→ **PROBLEM REQUIREMENTS**:
Answer these questions about the Jenkins discussion below:
(a) In which course has the original Atlantic article been required reading?
(b) What kind of book does one commenter say Jenkins was writing, and what kind does that commenter say it was not?
(c) In which century did a spiritualising of the miraculous begin in Europe?

→ **PROVIDED PASSAGE**:
James, I have just ordered the book version from ILL; but the original article in the Atlantic has been required reading in my "Christian Values in Global Community" course for some time, and I don't remember quite what you say.

I'd say that Jenkins simply sets out the sorts of Christianity (both orthodox and heretical) that are emerging in the Global South, along with the demographic evidence. He doesn't really seem to make a value judgement except along the lines of "these are the majority of the world's Christians and we in the West aren't quite so dominant as we like to think."

That said, I can't speak to whether he said what you claim in the book version.

Kevin Jones

I don't remember much about The Next Christendom, but my impression was that Jenkins' book was written more to assuage Western Christians that their faith wasn't dying in the face of secularism, because Christianity is hyperactive in the Third World.

I definitely don't think he was an outright defender of polygamy, so much as a teacher trying to show us how the sects rationalized the practice. I don't remember his claim about Mary and the Trinity at all. He was writing a sociological book, not a theological one.

Nick

Odd that a Prosperity Gospel didn't ever take off in the Middle Ages when the conditions in Europe were closer to that of the modern "south."

Likewise, a spiritualising of the miraculous and even outward skepticism towards them also began in 16th century Europe. Certainly this attitude began in the cities, but life even in the cities was far more touch and go than it is for us, or even many of our contemporaries in the global south.

Alan K. Henderson

Nick,

Which parts of medieval Europe are you talking about? A Prosperity Gospel would have made sense only in parts fo Europe where upward mobility existed - i.e. where feudalism did not exist. Are you comparing England, the Netherlands (post-independence) and the Hanseatic League to the modern South?

→ **RAW DATA**:
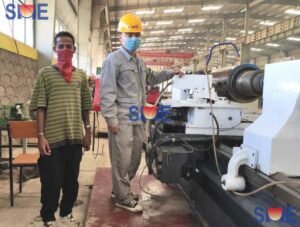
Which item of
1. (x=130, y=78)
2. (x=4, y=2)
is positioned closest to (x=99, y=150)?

→ **ANSWER FOR THE TASK**:
(a) "Christian Values in Global Community"
(b) A sociological book, not a theological one
(c) The 16th century